What you will do: Can you restate the passage of the essay that begins at the words "The premise of" and stops after "be as well.", replacing "violence" with "bloodshed" everywhere it occurs?

Article:
— BEGIN —
The popular media item I was most wrong about was The Pirates of the Caribbean movie. When I heard that Disney was going to make a movie based on a ride at one of its theme parks, I thought it was the stupidest idea I had ever heard. Even when I found out that Johnny Depp, whom I love love LOVE, was going to star, still, I was not a believer. But when I actually watched the movie, I thought it was GREAT for the kind of film it was. Fun, fantastic, swashbuckling action, and interesting, larger-than-life characters, most especially the one-of-a-kind Captain Jack Sparrow that Depp created. But it has some interesting meat as well--some valuable lessons amongst all the ghosts and pirates and young lovers and such. It was a perfect summer blockbuster film, and I admit I was completely wrong in my pre-judgements.

But my second most egregious error may be my previous dismissal of The Hunger Game series.

The premise of the book--that is, a bunch of teenagers who have to fight to the death for the amusement of the TV audience--sounded like yet another grim, post-apocalyptic YA novel filled with senseless violence (which to me, a perennially upbeat person my entire life, seems inexplicably popular to today’s teenagers). But I was wrong. Well, it is a grim, post-apocalyptic that I’ve read the whole series, I’m not convinced it should be classified for Young Adults, unless by that they mean college students. Most of all, however, it is violent--more violent as the books proceed--but the violence is not senseless at all. The violence teaches us a lot. It teaches us about war, and about power, and about coercion. It teaches us about human nature, and how really horrible people can be to one another...but also how wonderful and loving and heroic they can be as well.
— END —
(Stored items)
— BEGIN —
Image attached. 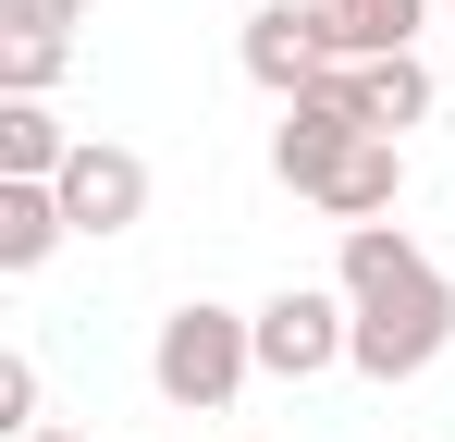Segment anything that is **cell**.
Masks as SVG:
<instances>
[{"mask_svg":"<svg viewBox=\"0 0 455 442\" xmlns=\"http://www.w3.org/2000/svg\"><path fill=\"white\" fill-rule=\"evenodd\" d=\"M332 283H345V307H357V344H345L357 381L394 393V381L443 368V344H455V283L431 271V246H419L406 221H345Z\"/></svg>","mask_w":455,"mask_h":442,"instance_id":"1","label":"cell"},{"mask_svg":"<svg viewBox=\"0 0 455 442\" xmlns=\"http://www.w3.org/2000/svg\"><path fill=\"white\" fill-rule=\"evenodd\" d=\"M246 320H259V381H320V368H345V344H357L345 283H283L271 307H246Z\"/></svg>","mask_w":455,"mask_h":442,"instance_id":"3","label":"cell"},{"mask_svg":"<svg viewBox=\"0 0 455 442\" xmlns=\"http://www.w3.org/2000/svg\"><path fill=\"white\" fill-rule=\"evenodd\" d=\"M25 442H86V430H62V418H50V430H25Z\"/></svg>","mask_w":455,"mask_h":442,"instance_id":"14","label":"cell"},{"mask_svg":"<svg viewBox=\"0 0 455 442\" xmlns=\"http://www.w3.org/2000/svg\"><path fill=\"white\" fill-rule=\"evenodd\" d=\"M394 197H406V136H357L345 160H332V185H320L307 209L345 233V221H394Z\"/></svg>","mask_w":455,"mask_h":442,"instance_id":"6","label":"cell"},{"mask_svg":"<svg viewBox=\"0 0 455 442\" xmlns=\"http://www.w3.org/2000/svg\"><path fill=\"white\" fill-rule=\"evenodd\" d=\"M234 62H246V86H271V99H307V86L332 74L320 0H259V12H246V37H234Z\"/></svg>","mask_w":455,"mask_h":442,"instance_id":"5","label":"cell"},{"mask_svg":"<svg viewBox=\"0 0 455 442\" xmlns=\"http://www.w3.org/2000/svg\"><path fill=\"white\" fill-rule=\"evenodd\" d=\"M320 37H332V62H394L431 37V0H320Z\"/></svg>","mask_w":455,"mask_h":442,"instance_id":"8","label":"cell"},{"mask_svg":"<svg viewBox=\"0 0 455 442\" xmlns=\"http://www.w3.org/2000/svg\"><path fill=\"white\" fill-rule=\"evenodd\" d=\"M345 99H357V123H370V136H406V123H431V111H443V86H431L419 50H394V62H345Z\"/></svg>","mask_w":455,"mask_h":442,"instance_id":"7","label":"cell"},{"mask_svg":"<svg viewBox=\"0 0 455 442\" xmlns=\"http://www.w3.org/2000/svg\"><path fill=\"white\" fill-rule=\"evenodd\" d=\"M246 381H259V320H246V307L185 295V307L148 332V393L172 406V418H222Z\"/></svg>","mask_w":455,"mask_h":442,"instance_id":"2","label":"cell"},{"mask_svg":"<svg viewBox=\"0 0 455 442\" xmlns=\"http://www.w3.org/2000/svg\"><path fill=\"white\" fill-rule=\"evenodd\" d=\"M62 221H75L86 246L136 233V221H148V160L124 136H75V160H62Z\"/></svg>","mask_w":455,"mask_h":442,"instance_id":"4","label":"cell"},{"mask_svg":"<svg viewBox=\"0 0 455 442\" xmlns=\"http://www.w3.org/2000/svg\"><path fill=\"white\" fill-rule=\"evenodd\" d=\"M0 430H50V406H37V357H0Z\"/></svg>","mask_w":455,"mask_h":442,"instance_id":"12","label":"cell"},{"mask_svg":"<svg viewBox=\"0 0 455 442\" xmlns=\"http://www.w3.org/2000/svg\"><path fill=\"white\" fill-rule=\"evenodd\" d=\"M0 12H62V25H75V0H0Z\"/></svg>","mask_w":455,"mask_h":442,"instance_id":"13","label":"cell"},{"mask_svg":"<svg viewBox=\"0 0 455 442\" xmlns=\"http://www.w3.org/2000/svg\"><path fill=\"white\" fill-rule=\"evenodd\" d=\"M62 233H75V221H62V185H0V283L50 271Z\"/></svg>","mask_w":455,"mask_h":442,"instance_id":"10","label":"cell"},{"mask_svg":"<svg viewBox=\"0 0 455 442\" xmlns=\"http://www.w3.org/2000/svg\"><path fill=\"white\" fill-rule=\"evenodd\" d=\"M62 160H75V136L50 99H0V185H62Z\"/></svg>","mask_w":455,"mask_h":442,"instance_id":"11","label":"cell"},{"mask_svg":"<svg viewBox=\"0 0 455 442\" xmlns=\"http://www.w3.org/2000/svg\"><path fill=\"white\" fill-rule=\"evenodd\" d=\"M75 62V25L62 12H0V99H50Z\"/></svg>","mask_w":455,"mask_h":442,"instance_id":"9","label":"cell"}]
</instances>
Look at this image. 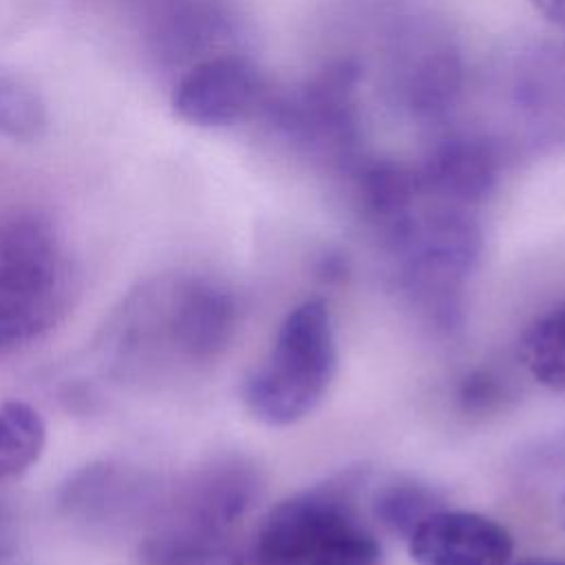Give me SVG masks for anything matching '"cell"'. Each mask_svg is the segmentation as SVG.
<instances>
[{
	"label": "cell",
	"mask_w": 565,
	"mask_h": 565,
	"mask_svg": "<svg viewBox=\"0 0 565 565\" xmlns=\"http://www.w3.org/2000/svg\"><path fill=\"white\" fill-rule=\"evenodd\" d=\"M382 247L395 265L404 300L419 320L435 333H455L463 324L466 287L483 249L475 212L424 199Z\"/></svg>",
	"instance_id": "277c9868"
},
{
	"label": "cell",
	"mask_w": 565,
	"mask_h": 565,
	"mask_svg": "<svg viewBox=\"0 0 565 565\" xmlns=\"http://www.w3.org/2000/svg\"><path fill=\"white\" fill-rule=\"evenodd\" d=\"M503 397V384L499 382L497 375L483 369H475L466 373L459 384L455 399L461 411L466 413H483L492 411L497 404H501Z\"/></svg>",
	"instance_id": "d6986e66"
},
{
	"label": "cell",
	"mask_w": 565,
	"mask_h": 565,
	"mask_svg": "<svg viewBox=\"0 0 565 565\" xmlns=\"http://www.w3.org/2000/svg\"><path fill=\"white\" fill-rule=\"evenodd\" d=\"M141 31L152 60L183 73L199 60L230 51L238 22L225 0H172L143 20Z\"/></svg>",
	"instance_id": "7c38bea8"
},
{
	"label": "cell",
	"mask_w": 565,
	"mask_h": 565,
	"mask_svg": "<svg viewBox=\"0 0 565 565\" xmlns=\"http://www.w3.org/2000/svg\"><path fill=\"white\" fill-rule=\"evenodd\" d=\"M527 373L550 391L565 393V302L539 313L519 340Z\"/></svg>",
	"instance_id": "9a60e30c"
},
{
	"label": "cell",
	"mask_w": 565,
	"mask_h": 565,
	"mask_svg": "<svg viewBox=\"0 0 565 565\" xmlns=\"http://www.w3.org/2000/svg\"><path fill=\"white\" fill-rule=\"evenodd\" d=\"M406 547L415 565H510L514 539L486 514L441 505L413 527Z\"/></svg>",
	"instance_id": "4fadbf2b"
},
{
	"label": "cell",
	"mask_w": 565,
	"mask_h": 565,
	"mask_svg": "<svg viewBox=\"0 0 565 565\" xmlns=\"http://www.w3.org/2000/svg\"><path fill=\"white\" fill-rule=\"evenodd\" d=\"M260 119L296 152L342 172L360 152V68L333 60L287 90H271Z\"/></svg>",
	"instance_id": "52a82bcc"
},
{
	"label": "cell",
	"mask_w": 565,
	"mask_h": 565,
	"mask_svg": "<svg viewBox=\"0 0 565 565\" xmlns=\"http://www.w3.org/2000/svg\"><path fill=\"white\" fill-rule=\"evenodd\" d=\"M503 102L519 139L539 150L565 143V46L519 53L503 82Z\"/></svg>",
	"instance_id": "30bf717a"
},
{
	"label": "cell",
	"mask_w": 565,
	"mask_h": 565,
	"mask_svg": "<svg viewBox=\"0 0 565 565\" xmlns=\"http://www.w3.org/2000/svg\"><path fill=\"white\" fill-rule=\"evenodd\" d=\"M386 90L419 124H441L466 90V64L457 42L435 24L406 22L388 44Z\"/></svg>",
	"instance_id": "ba28073f"
},
{
	"label": "cell",
	"mask_w": 565,
	"mask_h": 565,
	"mask_svg": "<svg viewBox=\"0 0 565 565\" xmlns=\"http://www.w3.org/2000/svg\"><path fill=\"white\" fill-rule=\"evenodd\" d=\"M499 172V139L475 130L444 135L415 163L424 199L468 212H475L494 192Z\"/></svg>",
	"instance_id": "8fae6325"
},
{
	"label": "cell",
	"mask_w": 565,
	"mask_h": 565,
	"mask_svg": "<svg viewBox=\"0 0 565 565\" xmlns=\"http://www.w3.org/2000/svg\"><path fill=\"white\" fill-rule=\"evenodd\" d=\"M269 93L271 88L252 60L223 51L179 73L172 110L199 128H227L260 117Z\"/></svg>",
	"instance_id": "9c48e42d"
},
{
	"label": "cell",
	"mask_w": 565,
	"mask_h": 565,
	"mask_svg": "<svg viewBox=\"0 0 565 565\" xmlns=\"http://www.w3.org/2000/svg\"><path fill=\"white\" fill-rule=\"evenodd\" d=\"M441 508L439 494L413 479H395L377 486L371 497V514L388 532L408 536L413 527L428 516L433 510Z\"/></svg>",
	"instance_id": "e0dca14e"
},
{
	"label": "cell",
	"mask_w": 565,
	"mask_h": 565,
	"mask_svg": "<svg viewBox=\"0 0 565 565\" xmlns=\"http://www.w3.org/2000/svg\"><path fill=\"white\" fill-rule=\"evenodd\" d=\"M238 316V300L223 282L201 274H163L121 300L97 347L110 375L161 380L216 360L232 342Z\"/></svg>",
	"instance_id": "6da1fadb"
},
{
	"label": "cell",
	"mask_w": 565,
	"mask_h": 565,
	"mask_svg": "<svg viewBox=\"0 0 565 565\" xmlns=\"http://www.w3.org/2000/svg\"><path fill=\"white\" fill-rule=\"evenodd\" d=\"M558 516H561V523H563V527H565V490H563L561 501H558Z\"/></svg>",
	"instance_id": "603a6c76"
},
{
	"label": "cell",
	"mask_w": 565,
	"mask_h": 565,
	"mask_svg": "<svg viewBox=\"0 0 565 565\" xmlns=\"http://www.w3.org/2000/svg\"><path fill=\"white\" fill-rule=\"evenodd\" d=\"M77 267L49 216L0 212V360L46 338L73 309Z\"/></svg>",
	"instance_id": "7a4b0ae2"
},
{
	"label": "cell",
	"mask_w": 565,
	"mask_h": 565,
	"mask_svg": "<svg viewBox=\"0 0 565 565\" xmlns=\"http://www.w3.org/2000/svg\"><path fill=\"white\" fill-rule=\"evenodd\" d=\"M49 113L42 97L22 79L0 73V135L13 141H35L46 132Z\"/></svg>",
	"instance_id": "ac0fdd59"
},
{
	"label": "cell",
	"mask_w": 565,
	"mask_h": 565,
	"mask_svg": "<svg viewBox=\"0 0 565 565\" xmlns=\"http://www.w3.org/2000/svg\"><path fill=\"white\" fill-rule=\"evenodd\" d=\"M256 470L236 457L188 472L159 501L141 554L154 565H203L258 497Z\"/></svg>",
	"instance_id": "8992f818"
},
{
	"label": "cell",
	"mask_w": 565,
	"mask_h": 565,
	"mask_svg": "<svg viewBox=\"0 0 565 565\" xmlns=\"http://www.w3.org/2000/svg\"><path fill=\"white\" fill-rule=\"evenodd\" d=\"M338 369L329 305L307 298L280 320L263 360L245 375V408L267 426H291L324 399Z\"/></svg>",
	"instance_id": "5b68a950"
},
{
	"label": "cell",
	"mask_w": 565,
	"mask_h": 565,
	"mask_svg": "<svg viewBox=\"0 0 565 565\" xmlns=\"http://www.w3.org/2000/svg\"><path fill=\"white\" fill-rule=\"evenodd\" d=\"M364 470L294 492L260 519L252 565H380L382 545L362 514Z\"/></svg>",
	"instance_id": "3957f363"
},
{
	"label": "cell",
	"mask_w": 565,
	"mask_h": 565,
	"mask_svg": "<svg viewBox=\"0 0 565 565\" xmlns=\"http://www.w3.org/2000/svg\"><path fill=\"white\" fill-rule=\"evenodd\" d=\"M521 565H565V561H525Z\"/></svg>",
	"instance_id": "7402d4cb"
},
{
	"label": "cell",
	"mask_w": 565,
	"mask_h": 565,
	"mask_svg": "<svg viewBox=\"0 0 565 565\" xmlns=\"http://www.w3.org/2000/svg\"><path fill=\"white\" fill-rule=\"evenodd\" d=\"M46 444V424L35 406L18 397H0V479L29 470Z\"/></svg>",
	"instance_id": "2e32d148"
},
{
	"label": "cell",
	"mask_w": 565,
	"mask_h": 565,
	"mask_svg": "<svg viewBox=\"0 0 565 565\" xmlns=\"http://www.w3.org/2000/svg\"><path fill=\"white\" fill-rule=\"evenodd\" d=\"M532 4L565 33V0H532Z\"/></svg>",
	"instance_id": "44dd1931"
},
{
	"label": "cell",
	"mask_w": 565,
	"mask_h": 565,
	"mask_svg": "<svg viewBox=\"0 0 565 565\" xmlns=\"http://www.w3.org/2000/svg\"><path fill=\"white\" fill-rule=\"evenodd\" d=\"M340 174L347 181L358 216L380 245L393 238L424 201L415 166L395 159L366 157L362 152Z\"/></svg>",
	"instance_id": "5bb4252c"
},
{
	"label": "cell",
	"mask_w": 565,
	"mask_h": 565,
	"mask_svg": "<svg viewBox=\"0 0 565 565\" xmlns=\"http://www.w3.org/2000/svg\"><path fill=\"white\" fill-rule=\"evenodd\" d=\"M113 4H117L119 9H124L126 13L135 15L139 20V24L143 20H148L152 13H157L159 9H163L166 4H170L172 0H108Z\"/></svg>",
	"instance_id": "ffe728a7"
}]
</instances>
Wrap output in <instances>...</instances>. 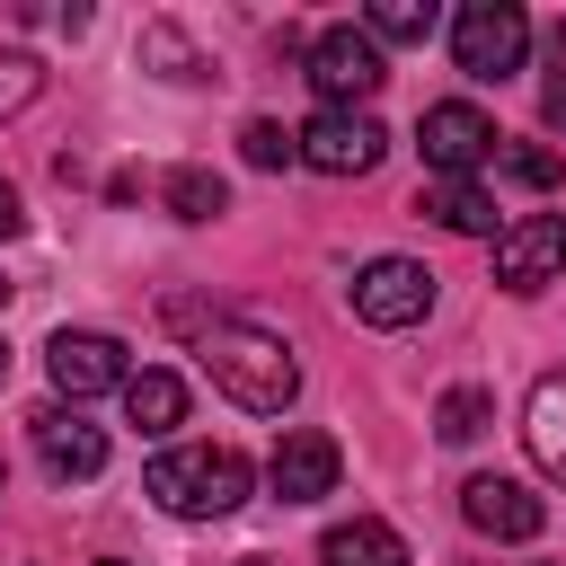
— END —
Expected answer:
The premise of the book--that is, a bunch of teenagers who have to fight to the death for the amusement of the TV audience--sounded like yet another grim, post-apocalyptic YA novel filled with senseless bloodshed (which to me, a perennially upbeat person my entire life, seems inexplicably popular to today’s teenagers). But I was wrong. Well, it is a grim, post-apocalyptic that I’ve read the whole series, I’m not convinced it should be classified for Young Adults, unless by that they mean college students. Most of all, however, it is violent--more violent as the books proceed--but the bloodshed is not senseless at all. The bloodshed teaches us a lot. It teaches us about war, and about power, and about coercion. It teaches us about human nature, and how really horrible people can be to one another...but also how wonderful and loving and heroic they can be as well.